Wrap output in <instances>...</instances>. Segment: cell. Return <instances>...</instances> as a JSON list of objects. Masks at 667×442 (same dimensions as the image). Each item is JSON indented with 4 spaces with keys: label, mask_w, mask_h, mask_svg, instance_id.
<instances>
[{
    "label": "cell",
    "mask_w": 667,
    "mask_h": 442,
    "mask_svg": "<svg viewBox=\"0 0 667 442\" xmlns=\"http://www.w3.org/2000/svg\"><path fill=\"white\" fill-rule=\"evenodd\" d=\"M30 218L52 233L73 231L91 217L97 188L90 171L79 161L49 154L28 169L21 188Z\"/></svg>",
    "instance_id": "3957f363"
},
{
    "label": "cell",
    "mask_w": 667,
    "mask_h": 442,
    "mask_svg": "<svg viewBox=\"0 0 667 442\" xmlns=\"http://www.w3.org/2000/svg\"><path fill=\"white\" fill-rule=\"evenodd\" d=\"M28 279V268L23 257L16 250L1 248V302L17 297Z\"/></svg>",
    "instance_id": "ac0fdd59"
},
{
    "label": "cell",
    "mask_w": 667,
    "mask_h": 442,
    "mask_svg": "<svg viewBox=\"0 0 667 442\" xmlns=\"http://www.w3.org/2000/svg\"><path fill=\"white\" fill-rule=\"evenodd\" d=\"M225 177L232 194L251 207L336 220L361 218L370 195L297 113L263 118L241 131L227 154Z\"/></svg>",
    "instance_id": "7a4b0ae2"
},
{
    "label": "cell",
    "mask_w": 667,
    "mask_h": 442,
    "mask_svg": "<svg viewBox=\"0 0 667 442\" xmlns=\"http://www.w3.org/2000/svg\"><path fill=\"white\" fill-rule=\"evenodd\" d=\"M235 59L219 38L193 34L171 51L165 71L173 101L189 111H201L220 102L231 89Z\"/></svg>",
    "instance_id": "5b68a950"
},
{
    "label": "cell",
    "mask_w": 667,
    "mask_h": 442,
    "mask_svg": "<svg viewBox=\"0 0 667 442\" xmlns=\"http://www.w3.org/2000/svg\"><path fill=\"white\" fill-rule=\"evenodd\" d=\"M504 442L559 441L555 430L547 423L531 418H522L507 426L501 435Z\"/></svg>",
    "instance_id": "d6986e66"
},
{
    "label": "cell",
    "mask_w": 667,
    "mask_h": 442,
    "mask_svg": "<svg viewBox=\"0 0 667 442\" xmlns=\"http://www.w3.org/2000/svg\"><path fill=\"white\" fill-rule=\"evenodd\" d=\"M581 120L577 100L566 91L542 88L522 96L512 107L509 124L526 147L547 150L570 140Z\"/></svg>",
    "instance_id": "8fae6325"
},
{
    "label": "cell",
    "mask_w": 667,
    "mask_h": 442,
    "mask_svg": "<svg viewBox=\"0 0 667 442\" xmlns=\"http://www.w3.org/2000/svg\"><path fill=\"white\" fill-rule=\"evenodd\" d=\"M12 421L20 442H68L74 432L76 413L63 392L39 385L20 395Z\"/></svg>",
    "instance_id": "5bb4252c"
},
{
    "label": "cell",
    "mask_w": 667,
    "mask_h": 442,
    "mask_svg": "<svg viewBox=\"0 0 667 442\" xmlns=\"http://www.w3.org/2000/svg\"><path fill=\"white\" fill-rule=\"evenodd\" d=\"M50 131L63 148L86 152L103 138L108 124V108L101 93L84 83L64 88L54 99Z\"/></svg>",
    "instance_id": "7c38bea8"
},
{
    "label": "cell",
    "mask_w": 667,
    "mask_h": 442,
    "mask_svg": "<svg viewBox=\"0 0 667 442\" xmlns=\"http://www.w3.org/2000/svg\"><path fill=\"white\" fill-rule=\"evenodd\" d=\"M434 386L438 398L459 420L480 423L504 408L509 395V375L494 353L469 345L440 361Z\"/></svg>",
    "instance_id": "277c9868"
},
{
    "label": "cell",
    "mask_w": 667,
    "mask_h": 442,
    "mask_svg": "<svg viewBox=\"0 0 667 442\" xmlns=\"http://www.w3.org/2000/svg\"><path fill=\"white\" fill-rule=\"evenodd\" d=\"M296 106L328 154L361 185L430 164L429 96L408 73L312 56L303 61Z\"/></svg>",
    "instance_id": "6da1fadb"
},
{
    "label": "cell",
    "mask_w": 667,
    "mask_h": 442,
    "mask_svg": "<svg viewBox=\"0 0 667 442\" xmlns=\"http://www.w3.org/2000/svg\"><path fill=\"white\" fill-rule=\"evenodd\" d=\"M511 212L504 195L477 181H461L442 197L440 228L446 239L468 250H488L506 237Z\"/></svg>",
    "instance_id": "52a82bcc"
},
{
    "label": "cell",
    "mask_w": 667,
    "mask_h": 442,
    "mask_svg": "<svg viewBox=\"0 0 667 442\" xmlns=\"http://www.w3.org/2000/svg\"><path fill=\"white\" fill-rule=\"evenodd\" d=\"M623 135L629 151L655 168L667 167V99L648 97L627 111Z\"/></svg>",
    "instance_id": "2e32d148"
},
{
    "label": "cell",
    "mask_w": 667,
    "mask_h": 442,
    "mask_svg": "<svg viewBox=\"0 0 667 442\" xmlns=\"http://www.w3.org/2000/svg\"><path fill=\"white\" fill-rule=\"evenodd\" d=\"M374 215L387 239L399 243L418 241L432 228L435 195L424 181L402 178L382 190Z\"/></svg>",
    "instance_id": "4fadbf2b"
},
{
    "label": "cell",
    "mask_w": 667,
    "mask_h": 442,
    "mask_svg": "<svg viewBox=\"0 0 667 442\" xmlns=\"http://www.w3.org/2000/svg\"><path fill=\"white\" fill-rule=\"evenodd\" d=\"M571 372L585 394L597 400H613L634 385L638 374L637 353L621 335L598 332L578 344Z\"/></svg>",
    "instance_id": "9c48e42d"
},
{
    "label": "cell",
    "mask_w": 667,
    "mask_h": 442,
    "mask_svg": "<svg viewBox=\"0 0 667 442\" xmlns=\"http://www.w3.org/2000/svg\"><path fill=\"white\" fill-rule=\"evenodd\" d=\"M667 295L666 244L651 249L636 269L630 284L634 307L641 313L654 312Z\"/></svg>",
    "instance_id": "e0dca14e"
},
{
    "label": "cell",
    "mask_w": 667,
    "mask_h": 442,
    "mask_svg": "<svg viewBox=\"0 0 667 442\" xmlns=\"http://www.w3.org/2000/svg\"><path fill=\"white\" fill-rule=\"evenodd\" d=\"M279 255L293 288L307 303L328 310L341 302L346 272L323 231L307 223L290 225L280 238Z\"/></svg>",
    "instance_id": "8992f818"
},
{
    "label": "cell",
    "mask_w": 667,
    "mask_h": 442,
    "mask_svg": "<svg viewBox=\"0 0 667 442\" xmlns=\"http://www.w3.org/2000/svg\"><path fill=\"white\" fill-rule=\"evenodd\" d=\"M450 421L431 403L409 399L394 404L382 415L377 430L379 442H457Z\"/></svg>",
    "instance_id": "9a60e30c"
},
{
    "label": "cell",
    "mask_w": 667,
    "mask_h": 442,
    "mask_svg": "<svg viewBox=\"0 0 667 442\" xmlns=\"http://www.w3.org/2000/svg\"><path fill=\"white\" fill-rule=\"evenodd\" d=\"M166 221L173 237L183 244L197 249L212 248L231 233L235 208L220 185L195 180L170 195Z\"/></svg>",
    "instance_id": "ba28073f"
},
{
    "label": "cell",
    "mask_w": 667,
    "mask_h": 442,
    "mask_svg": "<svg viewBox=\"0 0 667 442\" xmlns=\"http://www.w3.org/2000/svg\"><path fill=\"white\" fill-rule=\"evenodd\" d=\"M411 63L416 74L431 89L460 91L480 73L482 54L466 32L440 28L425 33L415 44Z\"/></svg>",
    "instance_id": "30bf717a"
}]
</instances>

▶ **DIRECTION**: List every line in the material above that contains the string "instances", treating uppercase and lowercase letters as different.

▶ **WORKED SOLUTION**:
Wrap output in <instances>...</instances>. Segment: cell. Return <instances>...</instances> as a JSON list of objects. Masks at 667×442 (same dimensions as the image). Each item is JSON indented with 4 spaces with keys: label, mask_w, mask_h, mask_svg, instance_id.
<instances>
</instances>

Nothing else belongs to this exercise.